International career
- Scotland schools

= Jim McLaren =

Scottish footballer

James McLaren (12 July 1897 – 16 November 1975) was a Scottish professional footballer. He played as a goalkeeper.

== Career ==
Born in Falkirk, Stirlingshire, McLaren was Scotland's goalkeeper in their first ever schools international match, against England.

During his senior career, McLaren played in Scottish football for Bonnybridge Heatherbell and Stenhousemuir, initially in the Central League. His last season at Stenhousemuir was 1921–22, the club's first ever season in the Scottish Football League. In May 1922 McLaren transferred to English club Bradford City. He played for them for five seasons, before spending a further six at fellow Football League club Leicester City.

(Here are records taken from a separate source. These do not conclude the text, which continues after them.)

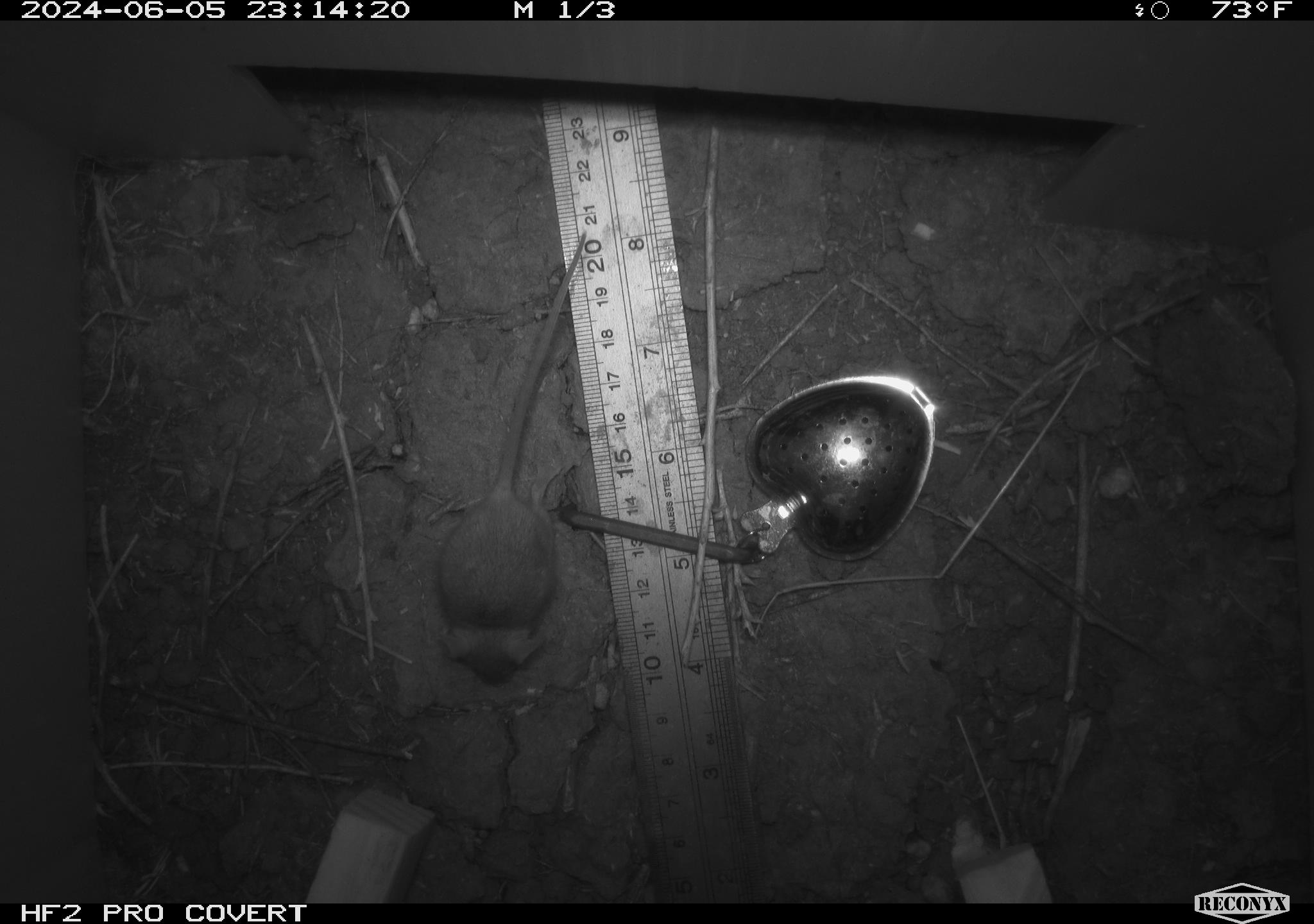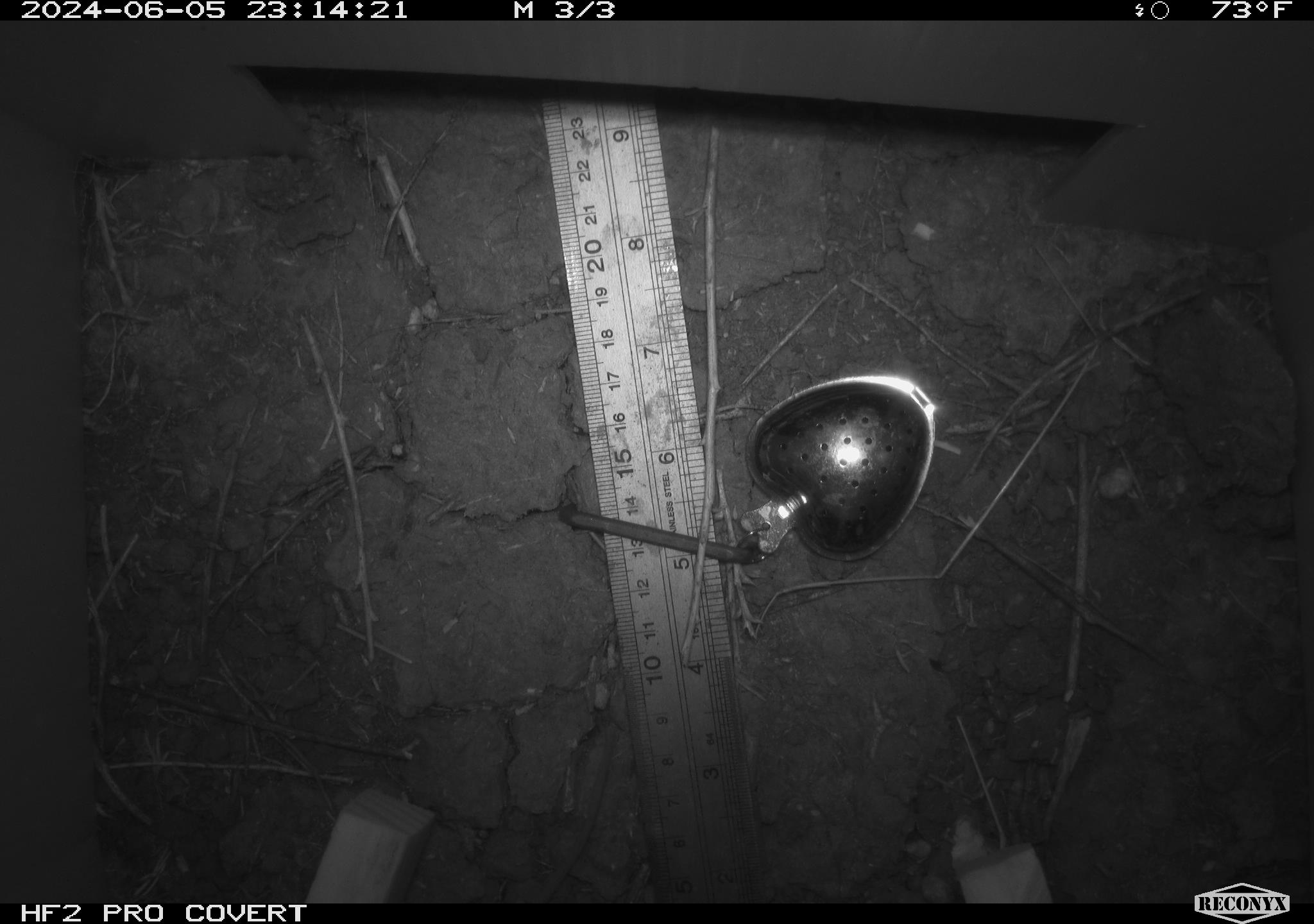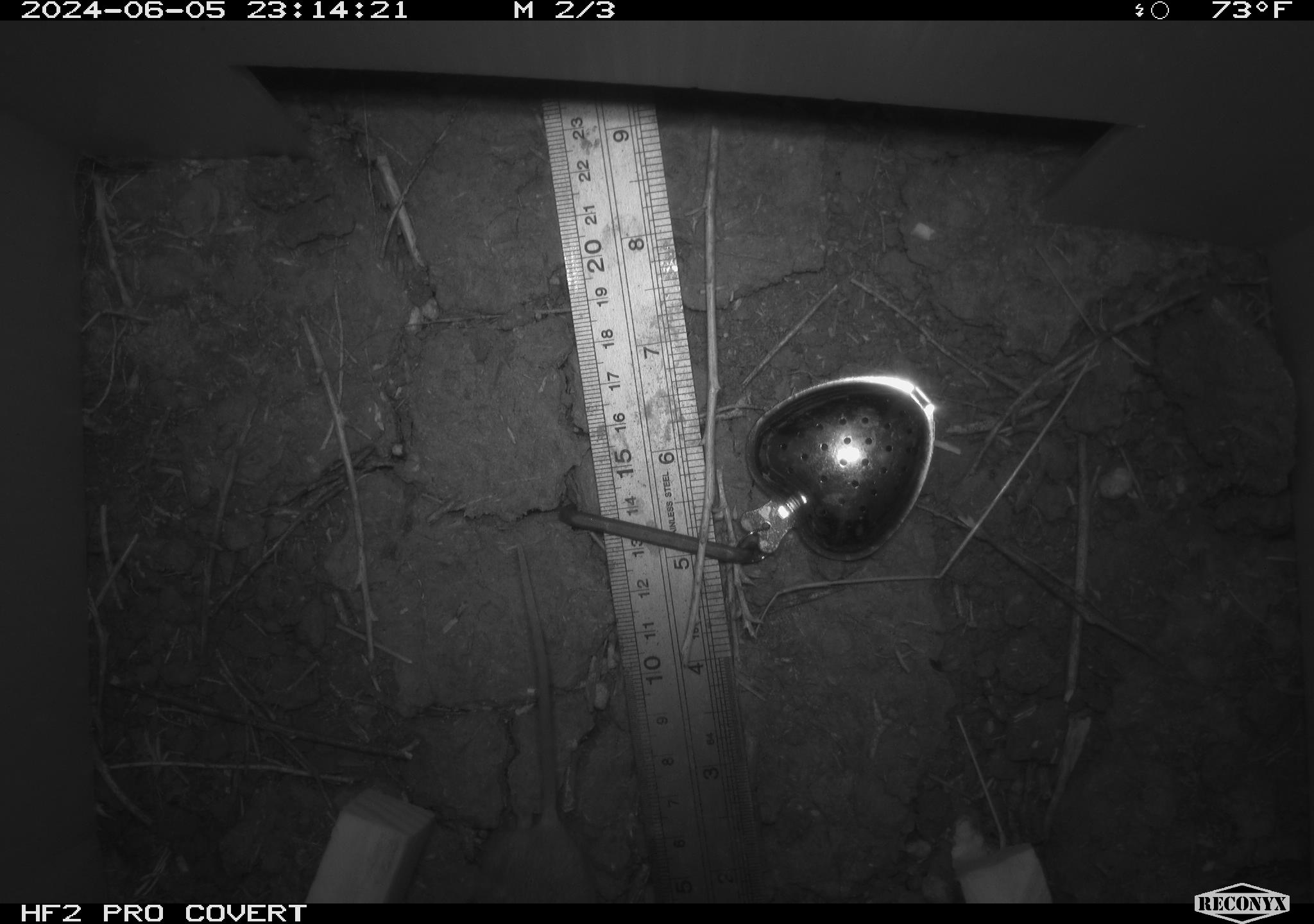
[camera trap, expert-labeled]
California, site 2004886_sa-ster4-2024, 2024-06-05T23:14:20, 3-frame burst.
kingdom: Animalia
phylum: Chordata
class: Mammalia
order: Rodentia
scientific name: Rodentia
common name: mouse species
Mouse species (Rodentia).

McLaren joined Watford in October 1933, aged 36. Under the management of Neil McBain and latterly Bill Findlay, he made 194 appearances in the Third Division South, 14 in the FA Cup and 18 in the Third Division South Cup. Prior to McLaren's arrival, Watford's best finish in the division was sixth place. By contrast, during McLaren's five full seasons at the club, Watford finished fourth three times, fifth once and sixth once. Aged 40, McLaren kept goal as Watford won the 1937 Third Division South Cup.

McLaren died in Leicester on 16 November 1975, aged 78.